Ten years ago, about 90 per cent of all pubs were owned by the brewers, who saw them mainly in their traditional role as drinking dens — outlets for their product. Since then almost every large brewer, with the exception of Scottish & Newcastle, has got rid of its pubs, and now some 85 per cent are owned by companies that exist primarily to run the pubs, and which look on brewers as just another supplier. (Sometimes, as in the case of Bass Leisure, these are the result of the break-up of the giant breweries.) As a consequence, the new pubowners — who carry names such as Pubmaster, Punch, Wetherspoons — see the building as a unified leisure centre, usually tailored to a particular market, rather than as a bolt-hole for morose drinkers.
In some cases, the results have been horrible: we've all been into places with loud piped music, a vast selection of alcopops, a glossy generic menu that does not contain the name of the actual pub but brings the promise of microwaved food from some central depot in Swindon, banks of video games, and dirty tables with numbers on them so that you can do half the waitress's work.
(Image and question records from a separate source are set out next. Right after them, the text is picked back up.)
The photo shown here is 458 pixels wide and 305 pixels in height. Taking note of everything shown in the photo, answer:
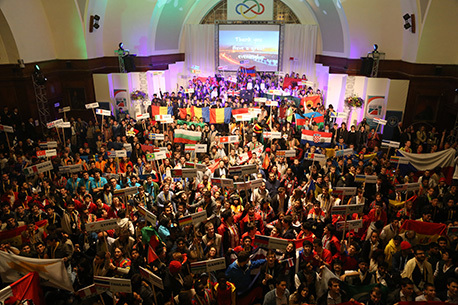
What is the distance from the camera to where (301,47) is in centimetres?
2334

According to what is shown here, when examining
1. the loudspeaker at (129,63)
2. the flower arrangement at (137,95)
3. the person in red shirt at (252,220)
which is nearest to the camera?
the person in red shirt at (252,220)

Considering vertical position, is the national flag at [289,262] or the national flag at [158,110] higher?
the national flag at [158,110]

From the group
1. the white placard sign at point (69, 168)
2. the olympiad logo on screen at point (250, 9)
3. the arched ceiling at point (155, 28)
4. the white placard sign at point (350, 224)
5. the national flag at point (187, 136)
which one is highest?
the olympiad logo on screen at point (250, 9)

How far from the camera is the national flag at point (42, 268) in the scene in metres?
5.52

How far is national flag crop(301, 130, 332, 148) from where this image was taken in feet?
35.2

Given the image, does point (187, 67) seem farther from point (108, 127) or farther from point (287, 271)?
point (287, 271)

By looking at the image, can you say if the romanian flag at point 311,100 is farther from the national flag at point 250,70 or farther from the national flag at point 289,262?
the national flag at point 289,262

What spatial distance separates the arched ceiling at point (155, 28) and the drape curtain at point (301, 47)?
162 centimetres

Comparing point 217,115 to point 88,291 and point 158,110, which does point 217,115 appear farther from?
point 88,291

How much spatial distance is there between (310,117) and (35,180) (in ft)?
32.8

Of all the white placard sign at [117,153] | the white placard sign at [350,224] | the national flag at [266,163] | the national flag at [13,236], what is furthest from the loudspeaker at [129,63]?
the white placard sign at [350,224]

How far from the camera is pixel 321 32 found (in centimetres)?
2127

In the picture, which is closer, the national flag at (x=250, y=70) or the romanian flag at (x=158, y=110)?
the romanian flag at (x=158, y=110)

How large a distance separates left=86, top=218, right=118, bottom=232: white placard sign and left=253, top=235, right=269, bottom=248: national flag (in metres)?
2.58
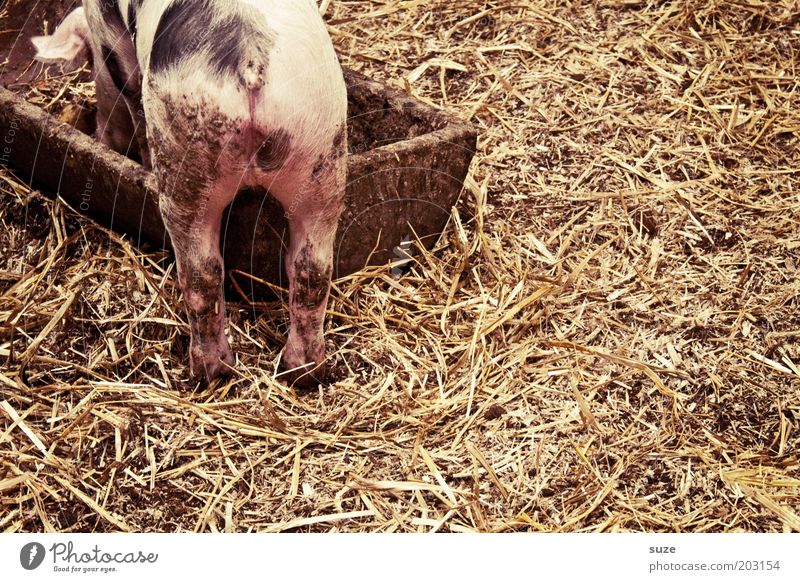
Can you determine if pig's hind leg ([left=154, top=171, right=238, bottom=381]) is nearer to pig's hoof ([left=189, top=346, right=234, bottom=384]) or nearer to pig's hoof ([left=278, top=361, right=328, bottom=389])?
pig's hoof ([left=189, top=346, right=234, bottom=384])

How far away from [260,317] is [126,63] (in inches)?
25.6

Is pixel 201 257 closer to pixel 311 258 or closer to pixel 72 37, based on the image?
pixel 311 258

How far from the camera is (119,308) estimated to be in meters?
2.32

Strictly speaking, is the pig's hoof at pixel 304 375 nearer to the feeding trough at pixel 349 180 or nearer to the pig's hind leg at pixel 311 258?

On the other hand, there are pubs like the one I described at the beginning of this piece.
The main reason for this branching out is not, as I had thought, the breathalyser, which the industry had to cope with 30-odd years ago. The principal enemy has been the rise in home entertainment. With multichannel television, videos, computer games, together with the huge increase in homedelivered and takeaway food, plus the greater popularity of drinking at home (last year, for the first time, the British spent more on wine than on beer), there are fewer and fewer reasons for families to leave the nest. (Young singles will still drink en masse, but they're only a part of the clientele, and are in danger of being lost as soon as they settle down.)
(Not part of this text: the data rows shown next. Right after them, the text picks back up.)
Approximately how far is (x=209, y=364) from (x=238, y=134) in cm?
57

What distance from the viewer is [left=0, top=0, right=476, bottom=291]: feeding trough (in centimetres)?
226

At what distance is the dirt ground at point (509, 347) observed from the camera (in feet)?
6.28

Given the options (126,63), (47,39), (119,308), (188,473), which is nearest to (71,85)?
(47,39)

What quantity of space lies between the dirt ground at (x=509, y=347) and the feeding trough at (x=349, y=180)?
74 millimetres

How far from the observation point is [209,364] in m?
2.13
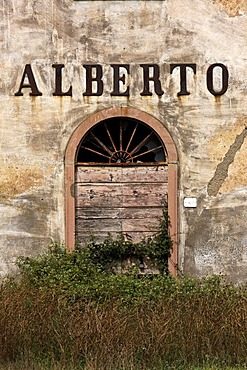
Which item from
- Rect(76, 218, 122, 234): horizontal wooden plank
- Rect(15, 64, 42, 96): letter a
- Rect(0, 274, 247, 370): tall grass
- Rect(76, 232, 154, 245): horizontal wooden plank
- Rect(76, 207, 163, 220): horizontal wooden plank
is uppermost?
Rect(15, 64, 42, 96): letter a

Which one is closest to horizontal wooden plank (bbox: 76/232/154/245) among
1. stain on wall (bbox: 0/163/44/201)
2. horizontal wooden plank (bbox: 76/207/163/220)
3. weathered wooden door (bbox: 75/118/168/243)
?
weathered wooden door (bbox: 75/118/168/243)

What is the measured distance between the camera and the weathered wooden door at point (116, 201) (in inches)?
523

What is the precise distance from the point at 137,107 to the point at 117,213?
1.64m

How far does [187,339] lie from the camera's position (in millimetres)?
9781

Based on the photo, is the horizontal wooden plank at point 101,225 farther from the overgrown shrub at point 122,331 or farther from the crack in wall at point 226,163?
the overgrown shrub at point 122,331

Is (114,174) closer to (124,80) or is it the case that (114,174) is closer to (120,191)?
(120,191)

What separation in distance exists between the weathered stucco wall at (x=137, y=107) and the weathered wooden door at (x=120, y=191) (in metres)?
0.31

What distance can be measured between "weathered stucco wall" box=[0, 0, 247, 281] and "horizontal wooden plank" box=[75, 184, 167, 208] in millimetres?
365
Mark Hastings of the Brewers' and Licensed Retailers' Association, the biggest trade group, says that food has become by far the fastest-growing part of the market. This still ranges from the vileness of Pubbe Grubb& — limp, fatty sausages, gristly pies, or lasagne kept for hours under an infrared grill — to the excellent food available at some `gastro-pubs', such as the Eagle in Clerkenwell, London, or the superb Italian food available at a place such as the White Hart in Hampstead Marshall, Berkshire. Here you can sit in another gorgeous garden or, in colder weather, on wide red-velvet banquettes inside, eating beef meatballs stuffed with mozzarella, or wild mushroom ravioli, washed down by Pinot Grigio or Wadworths 6X. Roger Protz, in his book Britain's 500 Best Pubs, lists 16 'pubs with outstanding food', some of them offering dishes that would seem adventurous in New York or California.
And, of course, children are a vital part of this grab for the family trade. Oddly enough, it was never illegal for children to go into pubs; what was banned was the sale or consumption of alcohol to anyone under the age of 18, except — and a curious British ruling, this — that 16and 17year-olds were allowed to drink beer or cider, provided they were eating a full meal (not just crisps) while sitting down. A landlord can, now as before, ban whoever he or she likes from his premises, and that includes children. Now, however, a pub that doesn't admit children is either catering for a niche market of adults or is just a strange anachronism. One result is that a good-food pub, such as the Dundas Arms in Kintbury, Berkshire, an old favourite of ours, will offer, say, hot smoked salmon with couscous and creamed courgette for parents, and a selection of burgers, pasta and chicken nuggets very cheaply for their offspring.
These changes will destroy many pubs, turning them from perfectly quiet, respectable boozers into glossy, themed nightmares almost indistinguishable from shopping malls. For the pubs that get it right, and for the carefully selective customer, it could be a new golden age.